#### INFORMATION GIVEN:
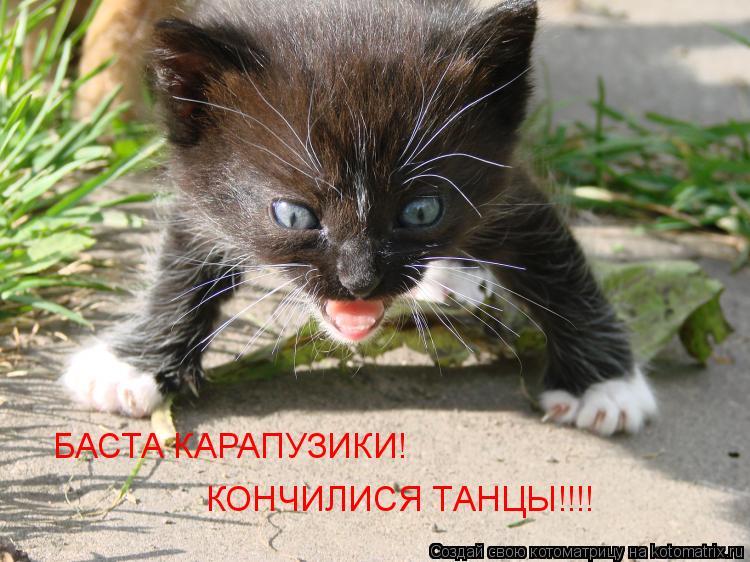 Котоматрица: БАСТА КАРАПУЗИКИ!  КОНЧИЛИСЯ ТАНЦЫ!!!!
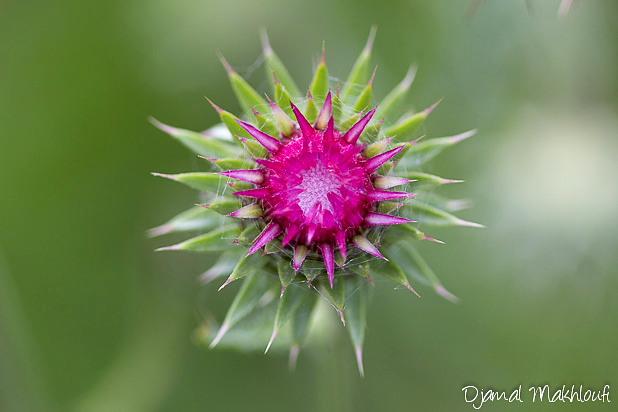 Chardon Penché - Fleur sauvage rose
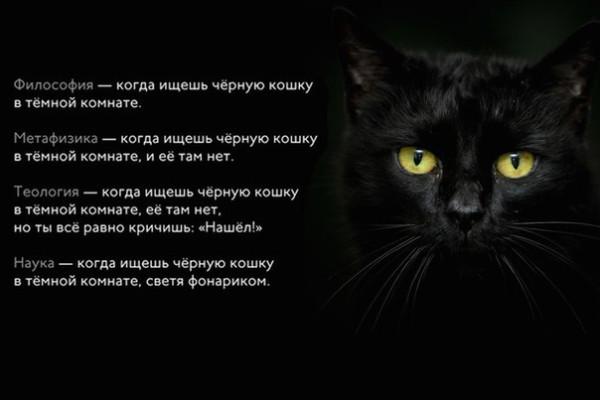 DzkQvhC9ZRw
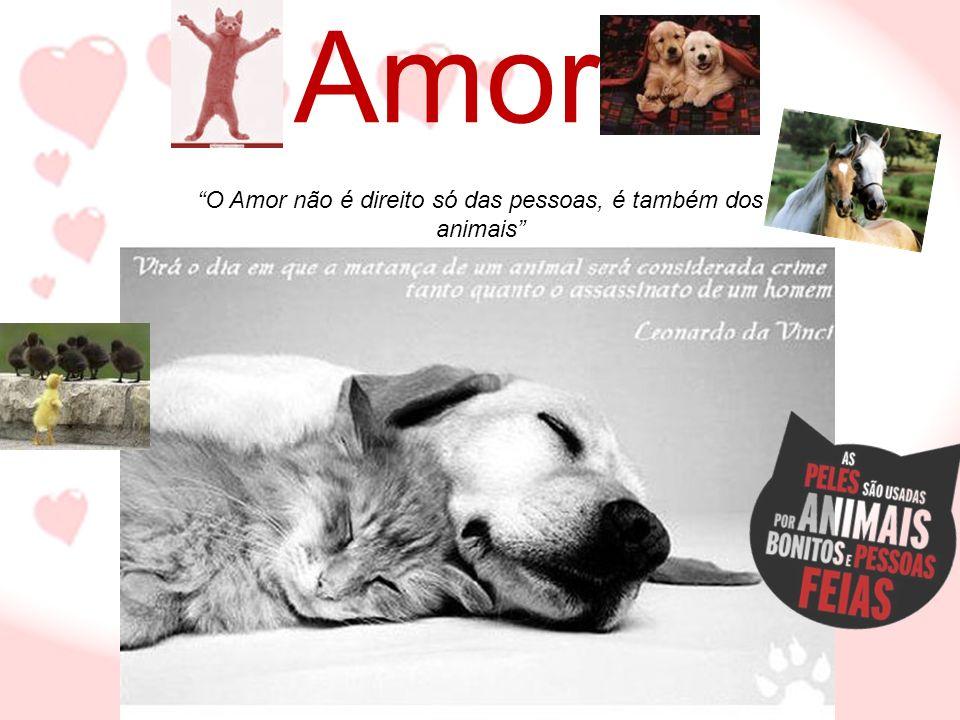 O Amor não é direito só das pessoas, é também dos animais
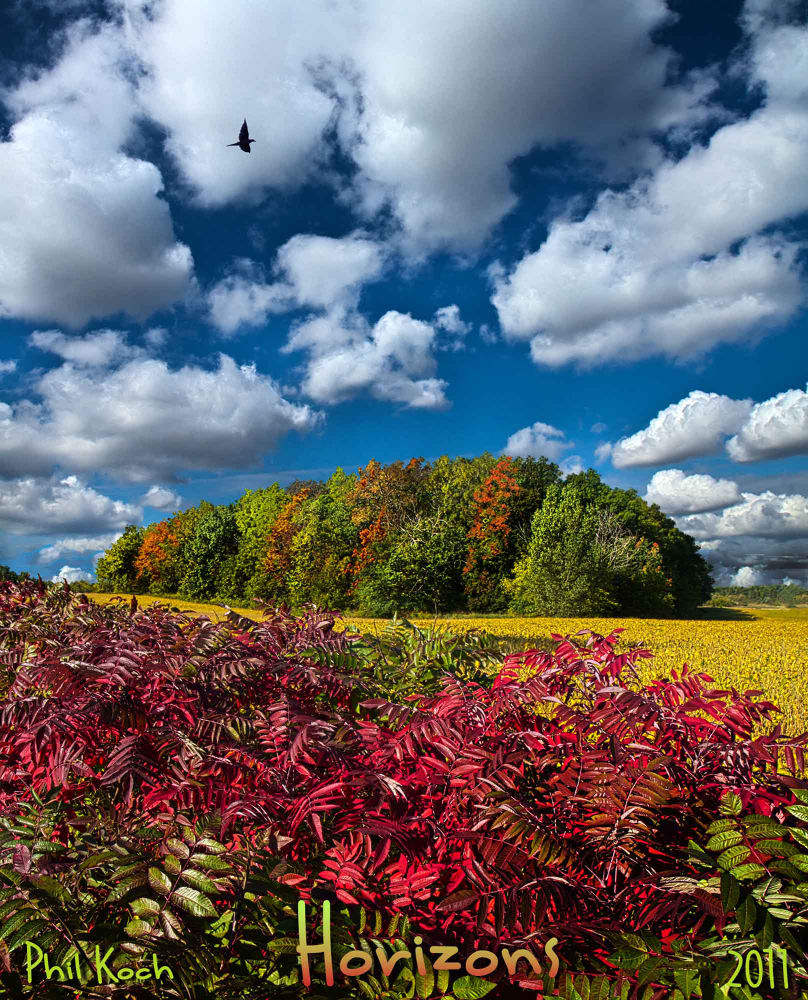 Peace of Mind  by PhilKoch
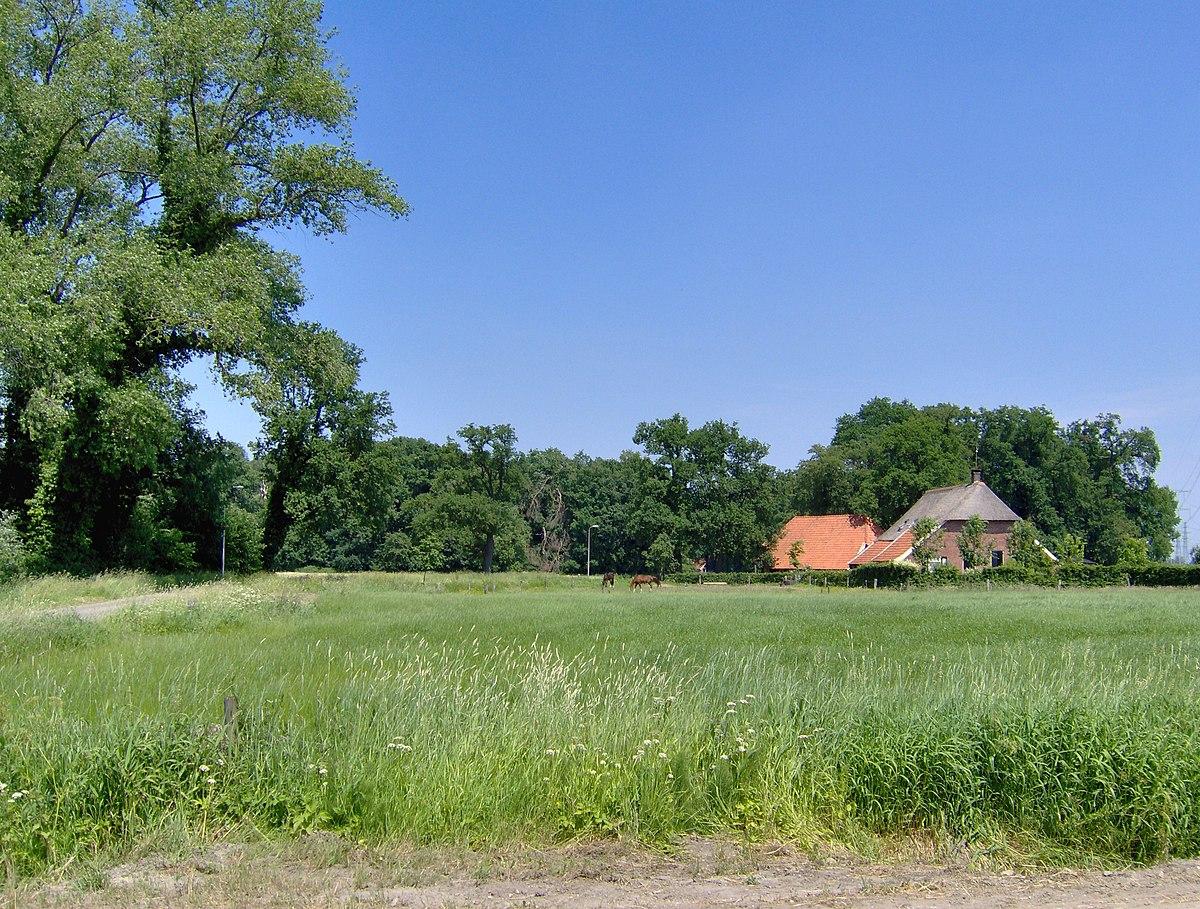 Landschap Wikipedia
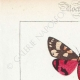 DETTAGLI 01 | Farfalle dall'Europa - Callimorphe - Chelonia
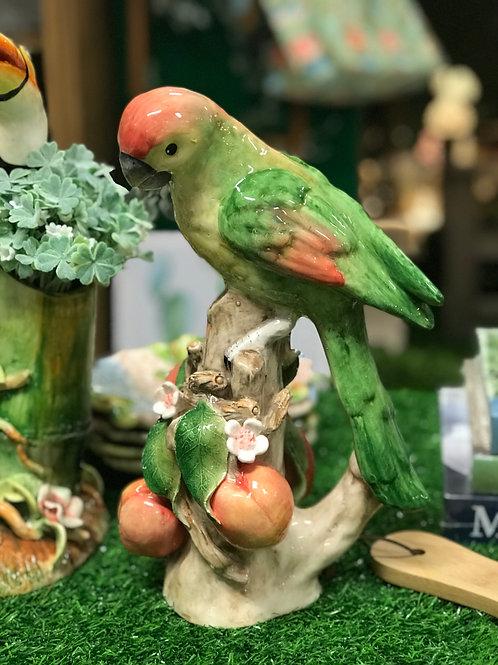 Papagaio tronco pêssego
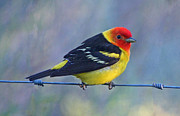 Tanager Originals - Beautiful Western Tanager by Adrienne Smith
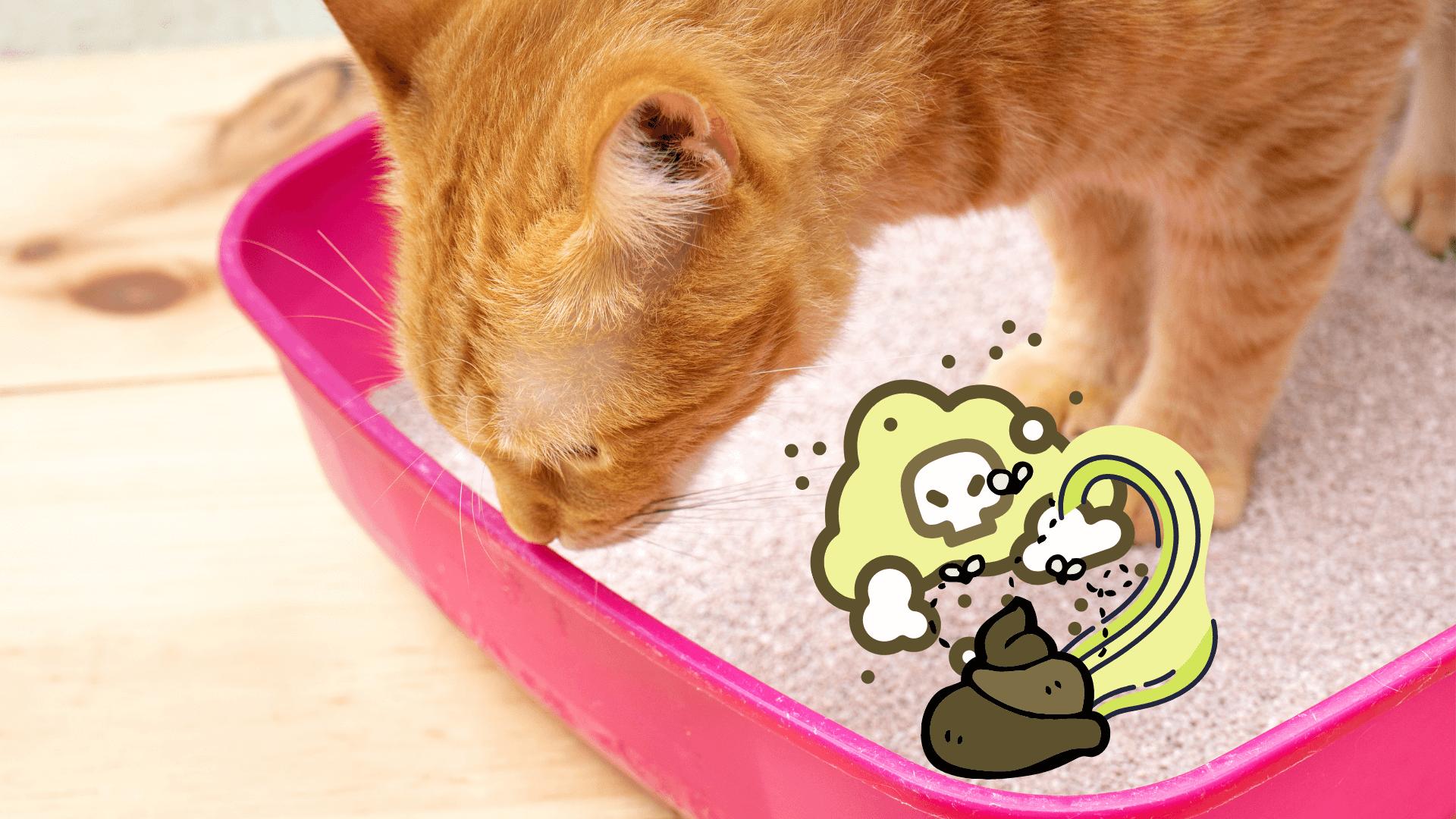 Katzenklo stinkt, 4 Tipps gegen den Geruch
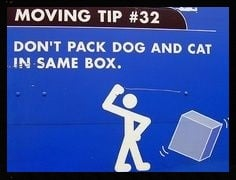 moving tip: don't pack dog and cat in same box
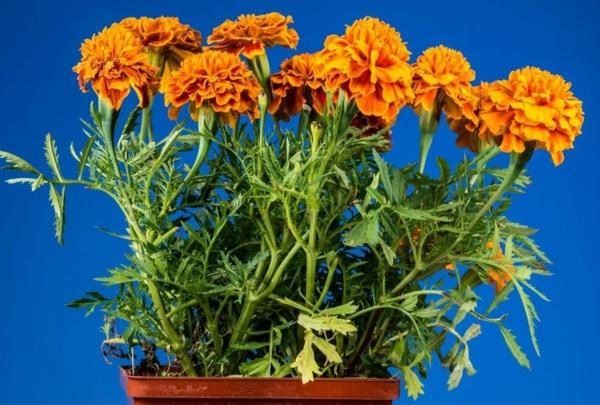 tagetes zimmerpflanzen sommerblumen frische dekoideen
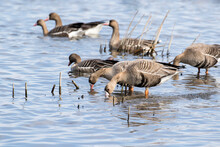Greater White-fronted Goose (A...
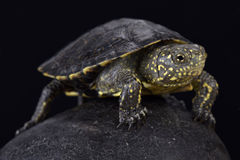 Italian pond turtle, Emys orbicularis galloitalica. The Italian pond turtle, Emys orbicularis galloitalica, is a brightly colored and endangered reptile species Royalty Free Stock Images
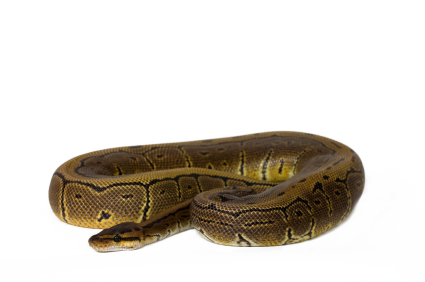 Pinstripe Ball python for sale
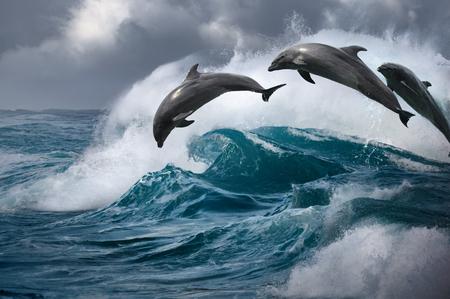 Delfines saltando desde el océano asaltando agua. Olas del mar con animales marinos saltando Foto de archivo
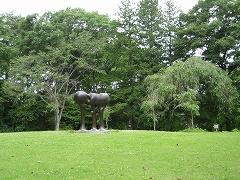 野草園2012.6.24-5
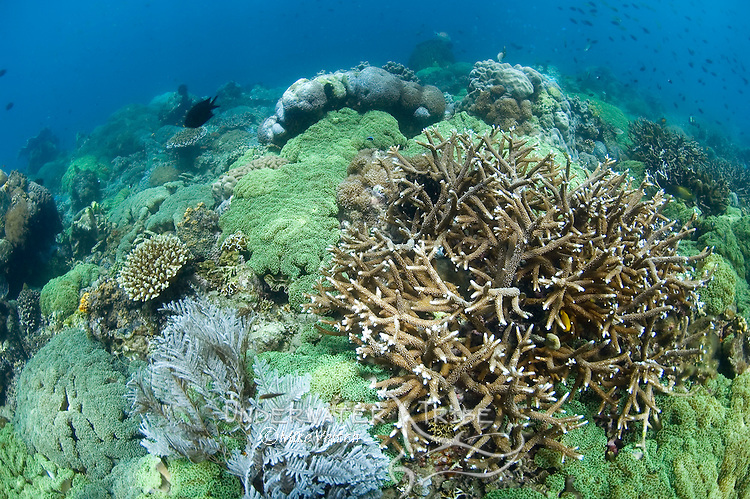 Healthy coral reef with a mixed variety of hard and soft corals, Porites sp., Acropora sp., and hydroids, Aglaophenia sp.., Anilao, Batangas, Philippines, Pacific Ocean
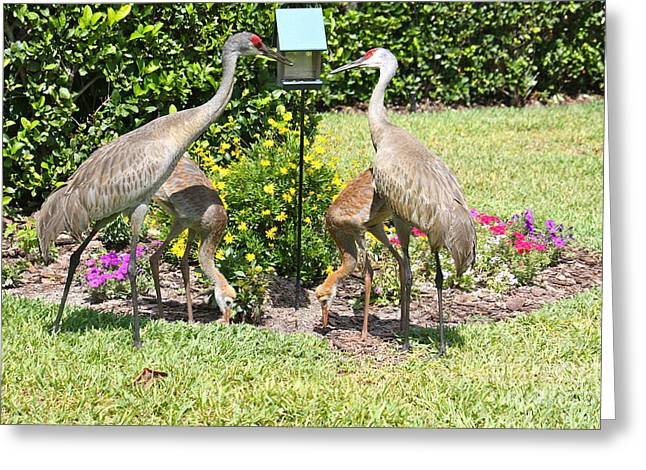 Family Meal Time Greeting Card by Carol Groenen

#### REQUIREMENT:
Above are the records; restate exactly the lines from the one containing "Greater White-fronted Goose (A..." through the one containing "野草園2012.6.24-5", keeping pictures out.

#### EXERCISE SOLUTION:
Greater White-fronted Goose (A...
 Italian pond turtle, Emys orbicularis galloitalica. The Italian pond turtle, Emys orbicularis galloitalica, is a brightly colored and endangered reptile species Royalty Free Stock Images
 Pinstripe Ball python for sale
 Delfines saltando desde el océano asaltando agua. Olas del mar con animales marinos saltando Foto de archivo
 野草園2012.6.24-5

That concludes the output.